Kasus ini terus bergulir ke tingkat selanjutnya. Melalui putusan kasasinya, Mahkamah Agung memutuskan duit itu milik Bank Bali. Di tingkat peninjauan kembali, putusan itu tetap sama: duit itu hak Bank Bali. Di saat bersamaan, Kejagung mengambil alih kasus ini dan menetapkan sejumlah tersangka, antara lain Djoko Tjandra, Syahril Sabirin (Gubernur BI), Pande Lubis (Wakil Kepala BPPN), Rudy Ramli, hingga Tanri Abeng (Mentri Pendayagunaan BUMN).
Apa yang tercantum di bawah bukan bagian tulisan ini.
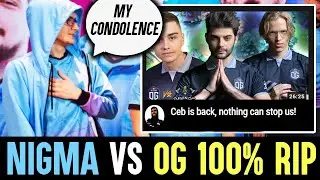 NIGMA vs OG Battle Of Dota GODS  - 100% RIP Totally Destroyed Dota 2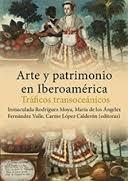 Arte y patrimonio en Iberoamérica "Tráficos transoceánicos"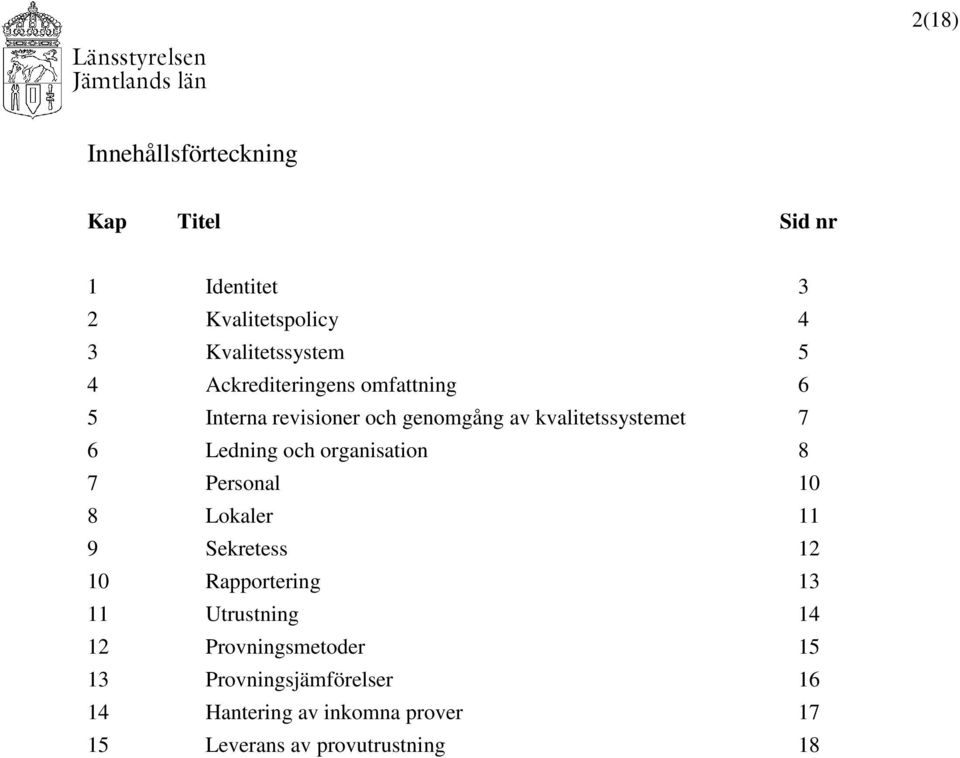 organisation 8 7 Personal 10 8 Lokaler 11 9 Sekretess 12 10 Rapportering 13 11 Utrustning 14 12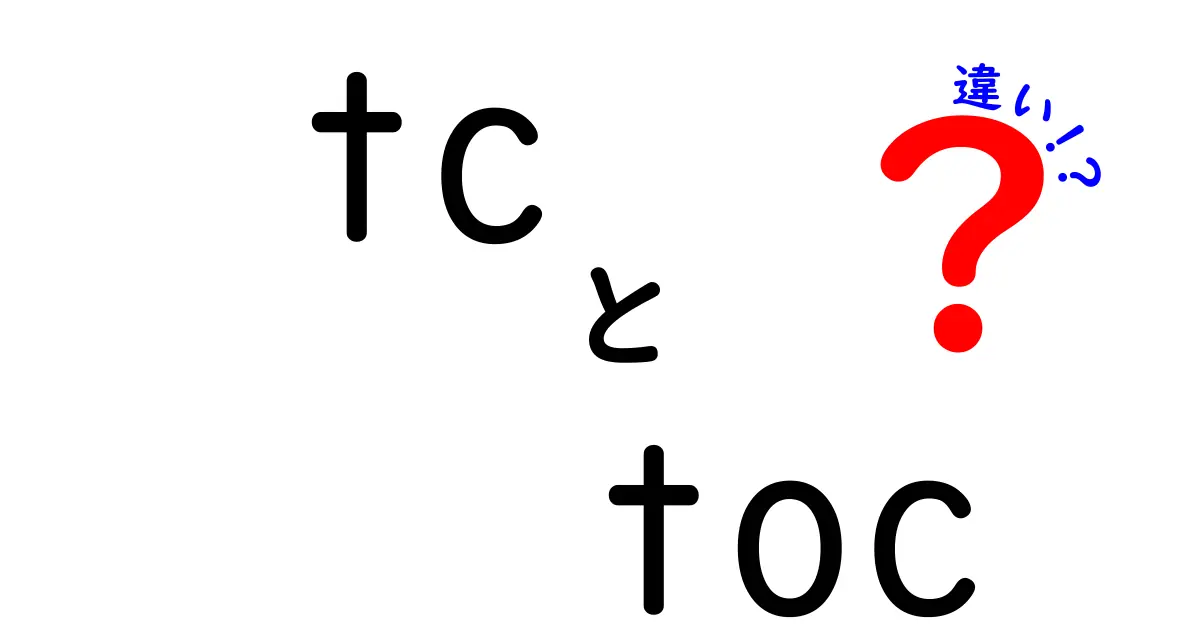 tcとtocの違いを完全解説!初心者でも分かる使い分けの3つのポイント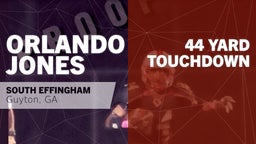 Orlando Jones's highlights 44 yard Touchdown vs Groves 
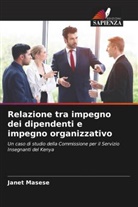 Janet Masese - Relazione tra impegno dei dipendenti e impegno organizzativo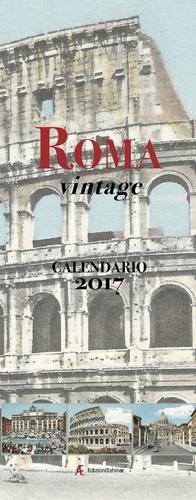 Calendario 2017 Roma vintage. Ediz. italiana e inglese edito da Edizioni Sabinae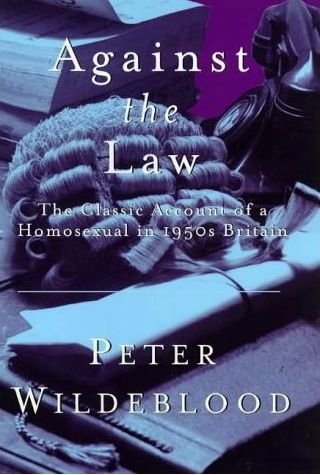 Imagen de archivo de Against The Law: The Classic Account of a Homosexual in 1950s Britain (Weidenfeld & Nicolson 50th anniversary list) a la venta por Goldstone Books
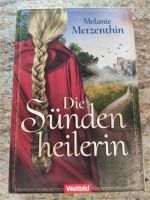 Buch von Melanie Metzenthin: Die Sündenheilerin Nürnberg (Mittelfr) - Mitte Vorschau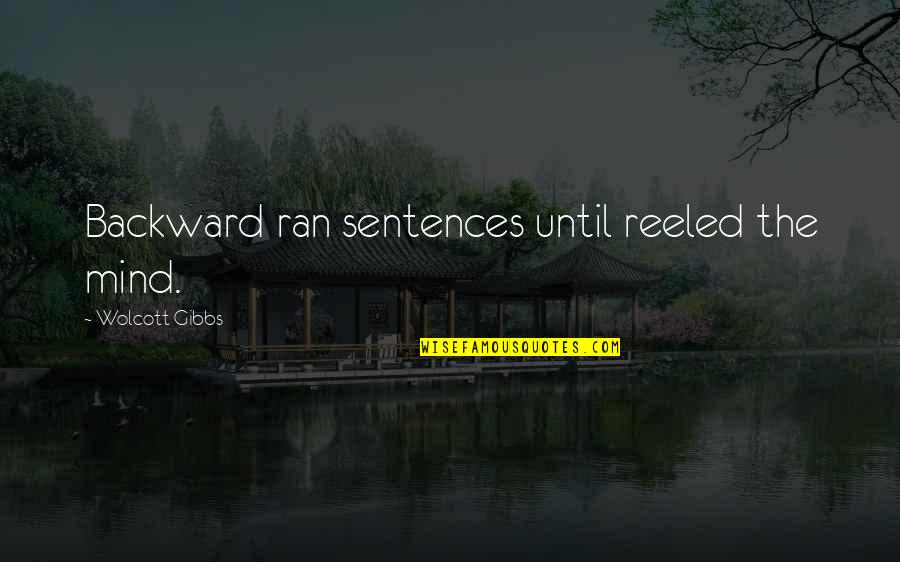 Gibbs Quotes By Wolcott Gibbs: Backward ran sentences until reeled the mind.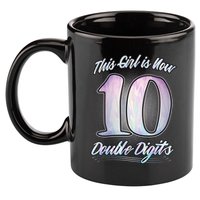 This Girl Is Now 10 Double Digits Birthday Gift 11oz C Handle Ceramic Mug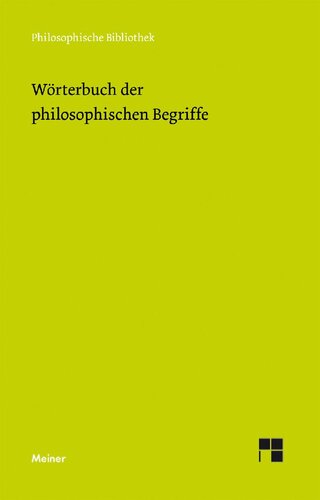 Wörterbuch der philosophischen Begriffe (Philosophische Bibliothek 500) (German Edition)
Mereka dituding telah melakukan korupsi yang merugikan kantong negara. Kejaksaan menyita dana Rp 546 miliar itu dan menitipkan ke rekening penampungan (escrow account) di Bank Bali. Dari kesekian banyak tersangka, akhirnya hanya tiga orang yang diadili yaitu; Djoko Tjandra, Syahril, dan Pande Lubis. Pande Lubis dihukum empat tahun penjara atas putusan MA tahun 2004. Adapun Syahril Sabirin, kendati pengadilan negeri menjatuhkan vonis penjara tiga tahun, belakangan hakim pengadilan banding dan hakim kasasi menganulir putusan itu. Yang kontroversial adalah Djoko. Selain hanya dituntut ringan, hanya sebelas bulan, Pengadilan Negeri Jakarta Selatan kemudian memutusnya bebas. Di tingkat kasasi, lagi-lagi  Djoko  dinyatakan bebas.
Satu-satunya hakim kasasi yang saat itu melakukan dissenting opinion atas putusan Djoko adalah Hakim Agung Artijo Alkostar. Kejaksaan tak menyerah dengan mengajukan upaya hukum luar biasa, yakni melalui mekanisme peninjauan kembali (PK). Hasilnya memang tak sia-sia. MA akhirnya memutuskan Djoko dan Sjahril Sabirin bersalah dan mengukum keduanya dua tahun penjara.

Kasus tersebut telah menimbulkan kerugian yang sangat besar dan berdampak pada ekonomi negara. Hal tersebut diakibatkan oleh tidak tersistemnya prosedur dan regulasi dari pinjaman yang tak tertagih antar bank oleh negara melalui BPPN sehingga hars diselesaikan pada jalur hukum yang didasarkan oleh perundang-undangan negara.